Tax Free Income in India 2017-18 - Best ways to earn

As you prepare to file your income tax return for the year, check out if any of your income falls in the lists of income tax exemption . In case it does, tax department would not be able to take away their customary share from it. Some of incomes that are exempted from tax are listed below.

Tax Free Income

  • Agricultural Income

    Income from farming and agriculture is tax free. Agriculture income is exempted under section 10(1) of Income Tax Act. Even income from activities such as poultry and cattle rearing is considered as agricultural income. However, regular return of income tax needs to be filed and the agriculture income needs to be declared in the same.
  • Gift Tax Exemption

    Income tax on gift received by an individual or HUF is governed under the provisions of section 56(ii) of Income Tax Act. Income tax is exempted on gifts received under following circumstances:

    Gifts received from relatives: Gifts received by relatives are fully exempted from income tax. The list of relatives is given by income tax department which includes spouse, brother or sister, ascendant of an individual. There is no limit on the value of gifts received under this category. All gifts received will be exempted.
    Aggregate value of the gifts received is less than Rs. 50,000 in case of gifts received from person other than the relatives: If the aggregate value of the gifts received (cash or kind) by an individual from a person or persons (other than relatives) is less than Rs. 50,000, then such gifts are fully exempted. But if the value exceeds Rs. 50,000 then the gift or gifts will be taxable under head "Income from other sources".
    Gifts received on occasion of marriage: Gifts received by an individual on occasion of his own marriage then the gifts are exempted from tax.
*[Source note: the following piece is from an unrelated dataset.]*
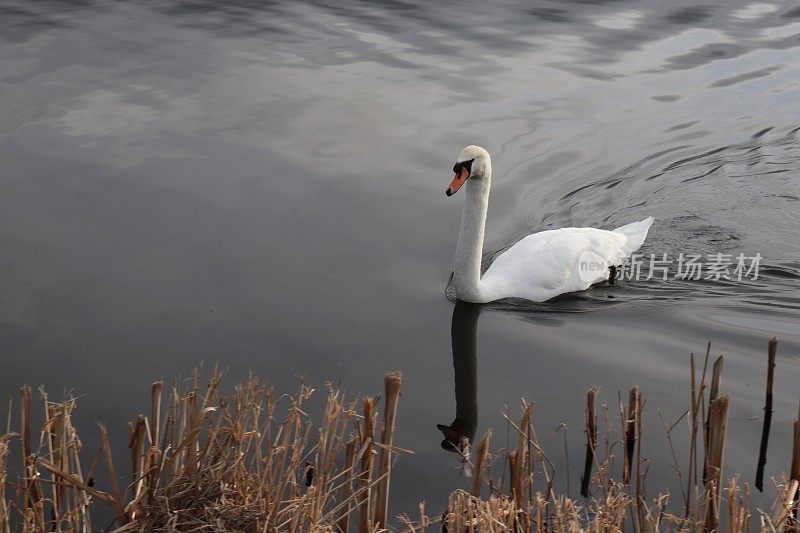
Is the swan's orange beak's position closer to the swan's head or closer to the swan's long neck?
the swan's head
It should be notified that the gifts that are exempted from tax should be received by an individual on his own marriage not from marriage of his daughter, son, brother or sister.
    Tax on property received as a gift: There are two cases under this category:

    • In case the property received by a person as a gift without any consideration being paid, the stamp duty will be taxable based on market value if the value exceeds Rs. 50,000.
    • In case a part consideration is paid by a person receiving gift, then the difference between part payment made and stamp duty based on market value will be taxable if that exceeds Rs. 50,000.
  • LTA Exemption

    Any money received from employer as LTA for purpose of travelling with family is tax exempted. The exemption can be claimed for 2 journeys (within India) in a block of 4 years. Such tax exemption is also known as Leave Travel concession.
  • Saving Bank Interest Exemption

    A deduction of Rs. 10,000 is allowed on interest earned on saving bank account under section 80TTA. This was introduced in year 2012 by then finance minister. Note that income from interest on fixed deposit does not enjoy any such benefit.
  • Interest on PPF and PF

    Interest on payments received from employees provident fund and public provident fund is entirely exempted from tax. The maiden move by the government in 2016 to bring part of PF earnings under tax met with strong protests and had to be withdrawn.
  • Tax on Dividend Income

    As per section 10(34), any dividend received from a domestic company is tax free in the hands of the recipient. Starting FY2016-17, the government has however imposed a tax of 10% on dividend income of more than Rs. 10 lakhs in a year. This tax impacts large investors in shares and promoters who receive large dividend income. However, remember that when a company pays dividend to its shareholders, it does so out of post tax profits. So, the tax department has already collected income tax on this amount. Further, the company has to also pay dividend distribution tax of 15% on the amount paid to shareholders as dividends. Also, dividend income exempt under section 10(35) if received from mutual funds. Few Salary Components: Most of the companies provide some benefits to their employees which are over and above their basic pay. Such benefits may include house rent allowance, gratuity and travel allowance etc. Income from such benefits comes under tax exemption up to a certain extent.
  • Academic Scholarships

    Any amount that is received as a scholarship to meet the cost of education is also tax free in the hands of person who receives the same under section 10(16). Also, in order to avail this exemption, it is not important that government should finance such scholarship.
  • Tax Free Bonds & Certificates

    The interest earned under a few specific category of investments like tax free certificates/capital investment bonds/ gold bonds etc are exempted from tax under section 10(15)(iv)(h).
  • Leave Encashment on Retirement

    While serving a company, employees are privileged to take various types of leaves including medical leaves, casual leaves and more. Few companies have a policy to allow encashment of leaves which aren`t taken by the employee. Income earned by central and state government employees from encashment of these accumulated leaves on retirement is tax exempted. However, any amount paid towards leave encashment while in employment or to private and corporate sector employees is fully taxable.